Dec 25, Craig Citro rated it it was amazing Shelves: you-cant-take-the-math-from-me. Shubhendu Trivedi rated it it was amazing Jan 12, Paul Vittay rated it it was amazing Feb 22, Xing Shi rated it it was amazing Dec 08, Joshua Galloway rated it it was amazing Feb 02, Pham rated it really liked it Mar 03, David rated it it was amazing Jan 24, Scott Mckuen rated it it was amazing Sep 23, Shery rated it liked it May 13, William rated it really liked it Apr 22, A Probability Path Sidney I.

Differentiable Manifolds Lawrence Conlon.

- Educational Leaders Without Borders: Rising to Global Challenges to Educate All!
- Google AdWords For Dummies.
- Blood Pact (BLOOD SERIES);

Plane Algebraic Curves Egbert Brieskorn. Number Theory Andre Weil. Bernhard Riemann Detleff Laugwitz. Discrete Thoughts Mark Kac. Linear Algebraic Groups Tonny A. Theory of Function Spaces Hans Triebel. Mathematics for the Analysis of Algorithms Daniel H. Notes on Introductory Combinatorics Georg Polya. Simplicial Homotopy Theory Paul G. Back cover copy Indiscrete Thoughts gives a glimpse into a world that has seldom been described, that of science and technology as seen through the eyes of a mathematician.

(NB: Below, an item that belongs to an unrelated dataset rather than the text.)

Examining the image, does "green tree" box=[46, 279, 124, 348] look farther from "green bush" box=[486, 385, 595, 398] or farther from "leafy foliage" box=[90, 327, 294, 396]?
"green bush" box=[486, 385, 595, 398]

The era covered by this book, to , was surely one of the golden ages of science as well as of the American university. Cherished myths are debunked along the way as Gian-Carlo Rota takes pleasure in portraying, warts and all, some of the great scientific personalities of the period --Stanislav Ulam who, together with Edward Teller, signed the patent application for the hydrogen bomb , Solomon Lefschetz Chairman in the s of the Princeton mathematics department , William Feller one of the founders of modern probability theory , Jack Schwartz one of the founders of computer science , and many others.

After the publication of the essay "The Pernicious Influence of Mathematics upon Philosophy" reprinted six times in five languages the author was blacklisted in analytical philosophy circles. Indiscrete Thoughts should become an instant classic and the subject of debate for decades to come. It is pages of Rota calling it like he sees it Readers are bound to find his observations amusing if not insightful.

Gian-Carlo Rota has written the sort of book that few mathematicians could write. What will appeal immediately to anyone with an interest in research mathematics are the stories he tells about the practice of modern mathematics. Table of contents Foreward by Reuben Hersh. Review Text From the reviews: "Read Indiscrete Thoughts for its account of the way we were and what we have become; for its sensible advice and its exuberant rhetoric. It has aged very well, and richly deserves its inclusion in this series. Review quote From the reviews: "Read Indiscrete Thoughts for its account of the way we were and what we have become; for its sensible advice and its exuberant rhetoric.